Ivory Coast - Country Information
Also known as Ivory Coast, Côte d’Ivoire is embarking on massive upgrading of its infrastructure, with significant investments from the public and private sectors. The government itself plans to spend US$60 billion on infrastructure projects between 2016 and 2020. National and regional transport infrastructure as well as power supply reliability are expected to show great improvements over the coming decade. These improvements in infrastructure will also have positive spillovers for the greater economy, stimulating business activity and boosting household spending.
Favourable economic conditions
Ivory Coast is expected to remain one of the world’s fastest growing economies, with continued investor confidence and strong foreign capital inflows. The government has also put in place ambitious plans to stimulate and enhance private investment to achieve emerging market status by 2020. The country's growth rate has been among the highest in the world for the last five years, and is expected to be around 7% in the coming years1.

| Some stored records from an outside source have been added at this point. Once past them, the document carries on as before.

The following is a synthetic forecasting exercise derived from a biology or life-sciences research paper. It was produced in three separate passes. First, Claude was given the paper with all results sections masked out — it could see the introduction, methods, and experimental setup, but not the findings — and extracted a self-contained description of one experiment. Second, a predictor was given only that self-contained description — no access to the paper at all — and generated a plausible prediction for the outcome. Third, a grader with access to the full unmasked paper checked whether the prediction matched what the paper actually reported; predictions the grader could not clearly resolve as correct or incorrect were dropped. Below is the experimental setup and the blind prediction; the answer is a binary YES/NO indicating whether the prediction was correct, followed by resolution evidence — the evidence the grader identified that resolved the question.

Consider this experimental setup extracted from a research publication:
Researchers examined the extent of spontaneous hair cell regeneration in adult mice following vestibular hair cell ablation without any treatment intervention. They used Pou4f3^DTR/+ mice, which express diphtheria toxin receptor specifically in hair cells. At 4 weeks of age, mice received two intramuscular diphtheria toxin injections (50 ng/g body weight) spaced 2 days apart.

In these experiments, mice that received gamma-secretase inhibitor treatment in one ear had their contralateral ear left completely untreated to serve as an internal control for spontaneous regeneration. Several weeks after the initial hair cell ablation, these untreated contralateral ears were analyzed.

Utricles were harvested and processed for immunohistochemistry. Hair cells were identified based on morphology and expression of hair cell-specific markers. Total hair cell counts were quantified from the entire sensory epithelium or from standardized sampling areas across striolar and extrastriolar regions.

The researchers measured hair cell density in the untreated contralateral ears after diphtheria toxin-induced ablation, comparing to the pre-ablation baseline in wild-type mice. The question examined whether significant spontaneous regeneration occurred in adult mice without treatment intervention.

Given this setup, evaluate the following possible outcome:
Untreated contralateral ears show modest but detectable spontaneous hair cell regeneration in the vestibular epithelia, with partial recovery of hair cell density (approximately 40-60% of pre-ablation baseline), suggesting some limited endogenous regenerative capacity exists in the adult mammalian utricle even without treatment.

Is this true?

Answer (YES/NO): NO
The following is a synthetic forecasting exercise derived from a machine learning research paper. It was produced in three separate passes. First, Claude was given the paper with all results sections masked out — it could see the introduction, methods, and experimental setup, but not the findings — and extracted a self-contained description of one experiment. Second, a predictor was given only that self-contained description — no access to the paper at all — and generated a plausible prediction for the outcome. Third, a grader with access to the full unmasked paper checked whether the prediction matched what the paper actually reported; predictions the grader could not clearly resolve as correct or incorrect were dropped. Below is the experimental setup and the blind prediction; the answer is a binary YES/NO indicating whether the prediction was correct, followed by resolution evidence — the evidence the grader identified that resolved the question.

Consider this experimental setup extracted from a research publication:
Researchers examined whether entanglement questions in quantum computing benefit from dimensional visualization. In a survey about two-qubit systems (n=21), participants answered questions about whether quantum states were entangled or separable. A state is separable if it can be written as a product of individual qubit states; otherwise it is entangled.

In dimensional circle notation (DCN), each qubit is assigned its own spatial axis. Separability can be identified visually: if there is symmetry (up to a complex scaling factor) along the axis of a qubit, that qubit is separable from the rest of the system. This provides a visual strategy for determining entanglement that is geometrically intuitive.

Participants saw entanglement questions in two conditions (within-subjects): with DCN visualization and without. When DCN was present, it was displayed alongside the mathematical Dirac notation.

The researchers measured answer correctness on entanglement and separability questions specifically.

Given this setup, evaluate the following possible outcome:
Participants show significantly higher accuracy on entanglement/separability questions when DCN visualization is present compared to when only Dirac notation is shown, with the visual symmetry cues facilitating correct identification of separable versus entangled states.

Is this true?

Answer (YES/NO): NO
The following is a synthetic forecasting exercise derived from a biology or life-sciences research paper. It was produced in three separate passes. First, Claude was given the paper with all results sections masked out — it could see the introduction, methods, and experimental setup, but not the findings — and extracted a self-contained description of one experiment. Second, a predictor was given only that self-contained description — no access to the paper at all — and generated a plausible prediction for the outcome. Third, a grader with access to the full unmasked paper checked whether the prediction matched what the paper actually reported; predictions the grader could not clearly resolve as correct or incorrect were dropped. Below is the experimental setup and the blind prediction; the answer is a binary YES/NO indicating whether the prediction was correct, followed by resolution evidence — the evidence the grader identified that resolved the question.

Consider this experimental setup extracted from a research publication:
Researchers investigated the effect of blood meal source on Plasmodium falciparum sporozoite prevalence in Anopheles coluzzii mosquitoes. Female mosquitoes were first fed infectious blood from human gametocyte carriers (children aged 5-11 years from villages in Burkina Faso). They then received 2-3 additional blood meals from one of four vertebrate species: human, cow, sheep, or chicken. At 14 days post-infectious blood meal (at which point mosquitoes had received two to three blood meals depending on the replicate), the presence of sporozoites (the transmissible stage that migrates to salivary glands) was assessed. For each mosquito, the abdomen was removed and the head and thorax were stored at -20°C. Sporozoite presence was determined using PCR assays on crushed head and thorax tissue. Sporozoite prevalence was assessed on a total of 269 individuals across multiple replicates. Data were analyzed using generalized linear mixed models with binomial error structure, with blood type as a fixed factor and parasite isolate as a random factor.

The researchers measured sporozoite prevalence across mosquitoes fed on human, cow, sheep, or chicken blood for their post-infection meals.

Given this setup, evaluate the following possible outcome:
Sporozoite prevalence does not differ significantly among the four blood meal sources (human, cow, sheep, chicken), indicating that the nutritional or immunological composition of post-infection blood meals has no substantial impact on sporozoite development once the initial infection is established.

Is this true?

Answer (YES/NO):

Political stabilisation has been underway since the end of a long civil conflict in 2011. Current President Alassane Ouattara has focused on economic growth, driven by foreign investment, to normalise the political situation. He also revamped the nation’s agriculture and housing industries, which has played a part in bringing stability to the country. The completion of relatively peaceful presidential elections in 2015 and parliamentary elections in 2016 are testament to Ivory Coast's increased ability to manage its political process. In a sign of further stability, the United Nations’ peacekeeping mission formally left the country in June 2017.
Venture to Ivory Coast
Ivory Coast is one of the fastest-growing economies in the world, with a GDP growth rate of 7.7% in 2016. With an estimated GDP of US$35.67 billion in 2016, Ivory Coast is currently the largest member of the West African Economic and Monetary Union (WAEMU). It aims to be the trading hub in West Africa and the gateway to the Economic Community of West African States (ECOWAS).
The government's National Development Plan aims to transform Ivory Coast into a middle-income economy by 2020. Ongoing and planned road, port and railway investments will boost national and regional trade. Improved security and political stability will encourage economic growth and the growth of consumer markets.